* The exercise: Retype, without changes, every line from the line that contains "What is the distance measured" through the final line of the records. Exclude pictures.

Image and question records
>> START

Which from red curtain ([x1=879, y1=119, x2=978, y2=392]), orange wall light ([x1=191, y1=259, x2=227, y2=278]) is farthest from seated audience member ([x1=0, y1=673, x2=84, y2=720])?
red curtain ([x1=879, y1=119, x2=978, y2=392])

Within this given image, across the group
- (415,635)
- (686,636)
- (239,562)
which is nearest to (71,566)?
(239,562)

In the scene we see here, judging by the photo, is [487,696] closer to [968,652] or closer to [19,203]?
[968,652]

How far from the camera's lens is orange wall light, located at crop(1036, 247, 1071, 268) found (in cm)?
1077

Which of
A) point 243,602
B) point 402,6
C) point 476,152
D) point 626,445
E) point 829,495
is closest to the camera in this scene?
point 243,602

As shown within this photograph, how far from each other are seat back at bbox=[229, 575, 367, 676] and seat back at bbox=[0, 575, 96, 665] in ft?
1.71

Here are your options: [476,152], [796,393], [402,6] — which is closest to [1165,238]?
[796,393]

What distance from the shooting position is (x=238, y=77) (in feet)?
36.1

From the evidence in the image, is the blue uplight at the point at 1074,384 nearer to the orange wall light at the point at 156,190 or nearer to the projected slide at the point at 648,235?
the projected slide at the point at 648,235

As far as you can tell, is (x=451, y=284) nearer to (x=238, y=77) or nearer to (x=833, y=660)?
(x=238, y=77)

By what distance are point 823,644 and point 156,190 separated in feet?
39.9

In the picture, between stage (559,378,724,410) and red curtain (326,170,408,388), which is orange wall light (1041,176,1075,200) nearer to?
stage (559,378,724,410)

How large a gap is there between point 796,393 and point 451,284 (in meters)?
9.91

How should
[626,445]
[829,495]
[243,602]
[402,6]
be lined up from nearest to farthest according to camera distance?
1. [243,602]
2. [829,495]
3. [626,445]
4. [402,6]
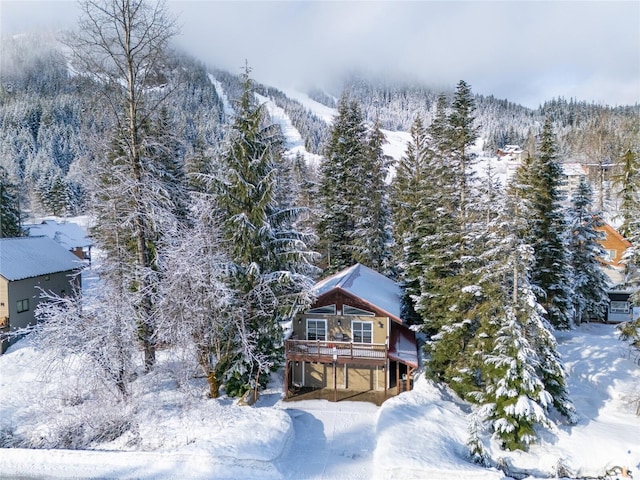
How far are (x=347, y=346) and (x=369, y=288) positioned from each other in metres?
4.08

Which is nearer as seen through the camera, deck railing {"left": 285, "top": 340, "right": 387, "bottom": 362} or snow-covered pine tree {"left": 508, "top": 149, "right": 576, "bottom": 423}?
snow-covered pine tree {"left": 508, "top": 149, "right": 576, "bottom": 423}

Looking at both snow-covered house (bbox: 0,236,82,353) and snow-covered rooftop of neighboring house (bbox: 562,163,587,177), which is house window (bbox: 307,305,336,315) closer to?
snow-covered house (bbox: 0,236,82,353)

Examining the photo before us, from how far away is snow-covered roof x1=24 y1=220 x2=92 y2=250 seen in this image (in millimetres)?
52875

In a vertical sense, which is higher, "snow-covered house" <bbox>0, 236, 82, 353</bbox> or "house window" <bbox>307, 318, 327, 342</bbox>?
"snow-covered house" <bbox>0, 236, 82, 353</bbox>

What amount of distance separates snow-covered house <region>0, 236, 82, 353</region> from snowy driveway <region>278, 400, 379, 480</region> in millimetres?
16343

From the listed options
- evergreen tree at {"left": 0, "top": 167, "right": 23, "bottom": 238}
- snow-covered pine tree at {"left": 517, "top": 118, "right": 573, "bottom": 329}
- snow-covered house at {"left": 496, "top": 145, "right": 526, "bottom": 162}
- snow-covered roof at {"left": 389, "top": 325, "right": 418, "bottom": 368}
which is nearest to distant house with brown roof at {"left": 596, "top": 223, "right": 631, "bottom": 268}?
snow-covered pine tree at {"left": 517, "top": 118, "right": 573, "bottom": 329}

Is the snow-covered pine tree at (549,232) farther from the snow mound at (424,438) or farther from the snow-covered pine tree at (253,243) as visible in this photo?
the snow-covered pine tree at (253,243)

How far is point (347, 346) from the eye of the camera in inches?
770

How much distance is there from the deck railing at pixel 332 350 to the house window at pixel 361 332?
0.97m

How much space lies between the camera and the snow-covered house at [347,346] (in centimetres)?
1953

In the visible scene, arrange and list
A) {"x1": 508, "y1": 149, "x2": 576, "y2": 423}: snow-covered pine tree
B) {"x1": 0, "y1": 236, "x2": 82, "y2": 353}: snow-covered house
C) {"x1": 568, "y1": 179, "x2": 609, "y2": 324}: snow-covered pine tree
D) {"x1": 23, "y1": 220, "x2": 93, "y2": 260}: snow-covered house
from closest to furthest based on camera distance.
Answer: {"x1": 508, "y1": 149, "x2": 576, "y2": 423}: snow-covered pine tree → {"x1": 0, "y1": 236, "x2": 82, "y2": 353}: snow-covered house → {"x1": 568, "y1": 179, "x2": 609, "y2": 324}: snow-covered pine tree → {"x1": 23, "y1": 220, "x2": 93, "y2": 260}: snow-covered house

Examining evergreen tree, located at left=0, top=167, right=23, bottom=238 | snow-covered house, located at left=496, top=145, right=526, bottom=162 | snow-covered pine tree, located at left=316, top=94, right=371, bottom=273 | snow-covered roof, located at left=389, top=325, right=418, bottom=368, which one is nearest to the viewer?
snow-covered roof, located at left=389, top=325, right=418, bottom=368

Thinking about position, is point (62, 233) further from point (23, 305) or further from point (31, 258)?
point (23, 305)

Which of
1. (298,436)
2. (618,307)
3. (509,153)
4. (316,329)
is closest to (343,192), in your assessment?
(316,329)
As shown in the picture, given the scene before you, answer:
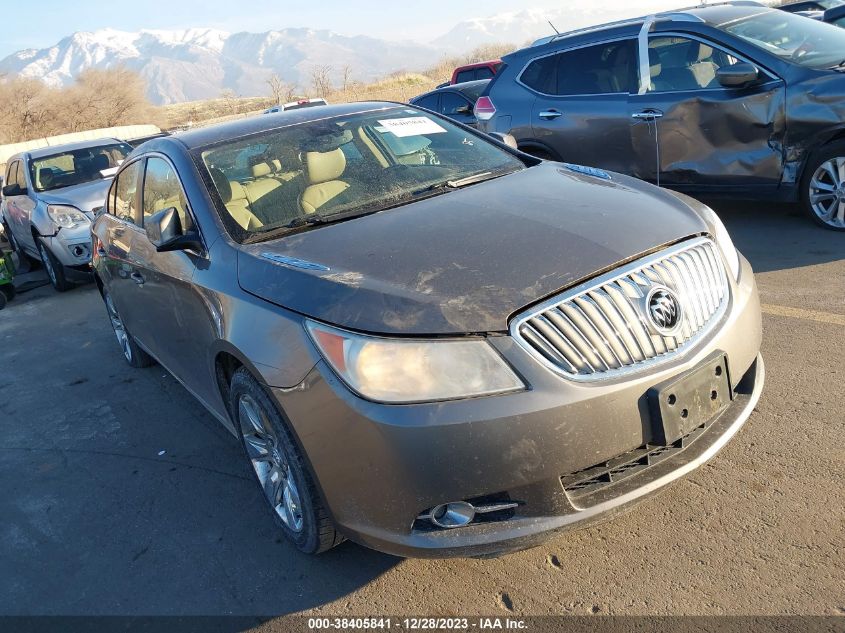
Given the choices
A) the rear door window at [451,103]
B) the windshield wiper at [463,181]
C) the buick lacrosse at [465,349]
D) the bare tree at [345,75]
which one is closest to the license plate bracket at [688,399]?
the buick lacrosse at [465,349]

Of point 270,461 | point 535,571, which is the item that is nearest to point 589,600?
point 535,571

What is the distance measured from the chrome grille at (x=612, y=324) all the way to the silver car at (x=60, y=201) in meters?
6.80

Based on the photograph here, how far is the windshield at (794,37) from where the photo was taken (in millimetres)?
5762

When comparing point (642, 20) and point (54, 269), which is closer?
point (642, 20)

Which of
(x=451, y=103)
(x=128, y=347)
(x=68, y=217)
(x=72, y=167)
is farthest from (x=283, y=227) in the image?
(x=451, y=103)

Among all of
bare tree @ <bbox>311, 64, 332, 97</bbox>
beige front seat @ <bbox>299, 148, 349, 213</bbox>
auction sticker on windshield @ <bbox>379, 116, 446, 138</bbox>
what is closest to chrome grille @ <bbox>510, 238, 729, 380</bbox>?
beige front seat @ <bbox>299, 148, 349, 213</bbox>

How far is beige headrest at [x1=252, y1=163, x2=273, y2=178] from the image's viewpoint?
360 centimetres

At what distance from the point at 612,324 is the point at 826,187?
4.26 meters

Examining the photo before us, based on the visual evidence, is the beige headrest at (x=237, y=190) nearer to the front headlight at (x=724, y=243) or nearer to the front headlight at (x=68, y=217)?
the front headlight at (x=724, y=243)

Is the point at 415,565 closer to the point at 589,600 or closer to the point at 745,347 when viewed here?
the point at 589,600

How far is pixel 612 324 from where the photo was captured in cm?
234

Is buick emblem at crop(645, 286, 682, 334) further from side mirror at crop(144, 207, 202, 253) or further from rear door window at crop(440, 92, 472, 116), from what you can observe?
rear door window at crop(440, 92, 472, 116)

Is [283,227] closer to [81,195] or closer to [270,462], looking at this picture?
[270,462]

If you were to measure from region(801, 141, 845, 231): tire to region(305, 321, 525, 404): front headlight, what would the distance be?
4.48m
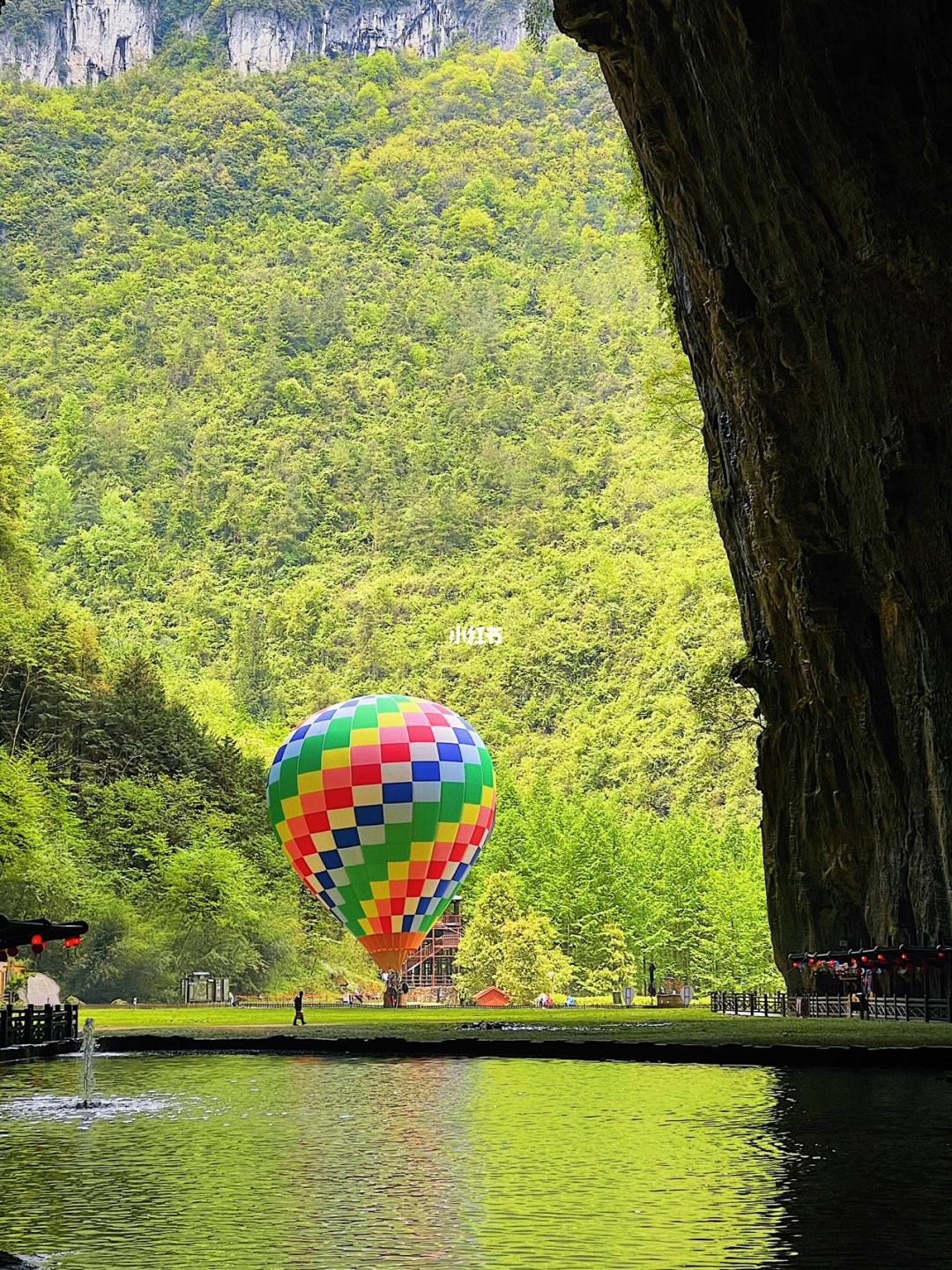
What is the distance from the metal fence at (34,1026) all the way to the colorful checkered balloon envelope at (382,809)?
28.1 meters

>> END

* Result for this exercise:
What is the distance measured from the chrome grille at (x=612, y=324) all the way to the silver car at (x=60, y=201) in meters?
6.80

Based on the photograph here, how far is the windshield at (794,37) from where the photo was taken (in millimetres)?
5762

When comparing point (642, 20) and point (54, 269), which is closer?
point (642, 20)

Which of
(x=451, y=103)
(x=128, y=347)
(x=68, y=217)
(x=72, y=167)
is farthest from (x=283, y=227) in the image?
(x=451, y=103)

Among all of
bare tree @ <bbox>311, 64, 332, 97</bbox>
beige front seat @ <bbox>299, 148, 349, 213</bbox>
auction sticker on windshield @ <bbox>379, 116, 446, 138</bbox>
what is closest to chrome grille @ <bbox>510, 238, 729, 380</bbox>?
beige front seat @ <bbox>299, 148, 349, 213</bbox>

How far is beige headrest at [x1=252, y1=163, x2=273, y2=178] from the image's viewpoint?
360 centimetres

At what distance from the point at 612,324 is the point at 826,187?
4.26 meters

Examining the photo before us, based on the visual evidence, is the beige headrest at (x=237, y=190) nearer to the front headlight at (x=724, y=243) or nearer to the front headlight at (x=68, y=217)?
the front headlight at (x=724, y=243)

Is the point at 415,565 closer to the point at 589,600 or closer to the point at 745,347 when viewed here?
the point at 589,600

How far is pixel 612 324 from where the photo was captured in cm?
234

Is buick emblem at crop(645, 286, 682, 334) further from side mirror at crop(144, 207, 202, 253) or further from rear door window at crop(440, 92, 472, 116), from what you can observe?
rear door window at crop(440, 92, 472, 116)

Is [283,227] closer to [81,195] or closer to [270,462], looking at this picture?
[270,462]

If you were to measure from region(801, 141, 845, 231): tire to region(305, 321, 525, 404): front headlight, what would the distance be?
4.48m
What is the distance from the metal fence at (34,1026) all the way to the colorful checkered balloon envelope at (382,809)?
28.1 meters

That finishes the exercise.